十投目
《ドレスメーカー》の電源を切断した頃にはもう夜も深くなっていた。熱帯夜でありながら、室内は快適な温度を保ち、今日も質の高い睡眠が取れそうだと床に着く。
寝返りを二度打つと、寝室のドアがゆっくりと開くのが目に入る。寝た振りをしながらも、薄目でしっかりと闖入者を確認していると、それはつい三時間前に別れたパートナーの姿だった。彼女は様子を窺うように辺りを見回すと、言う。
「困ったわ」
起きているのを確信しているかのような声調だ。狸寝入りをする必要のない男が要件を聞くと、一瞬戸惑いを見せた後、正直に話す。
「華奈が泣き止まないわ」
男はじわじわとやって来ていた睡魔を追いやると、ネグリジェ姿の雪奈と並んで彼女たちの寝室へと訪れた。基本的に男はこの場所へ足を踏み入れることはない。自室とは全く異なる香りに、当初の彼女たちの姿は結びつかなかった。

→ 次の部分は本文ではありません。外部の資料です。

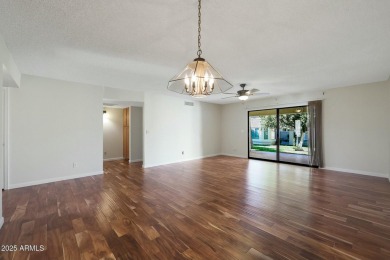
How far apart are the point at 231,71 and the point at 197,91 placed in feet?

雪奈の言葉通りに、華奈は寝ながら泣くという芸当をしていた。
「さすがに、男の骨格になるのは無理よ」
雪奈の謎の言葉の意味は、それから間もなく解けた。
「ぱ、ぱ……」
そう呟き、華奈は雪奈と二人で寝ているベッドの上で、手をさ迷わせた。
朴念仁の男ではあるが、いくらなんでも察しがつく。男が華奈の手を取ると、彼女はしっかりと握り返し、そして空いた手で男の胸元を掴んだ。双方辛い体勢になり、男は助けを求めるように雪奈を見る。
「……今日はここで寝ていいわ」
「お前はどうするつもりだ?」
「あなたのベッドで――ダメね。起きた時私が居なかったら華奈のことだから泣くわ」
雪奈はため息を吐くと、華奈を挟んでベッドに横になった。横たわったまま、彼女は男を見上げ、特に色めき立つことなく言う。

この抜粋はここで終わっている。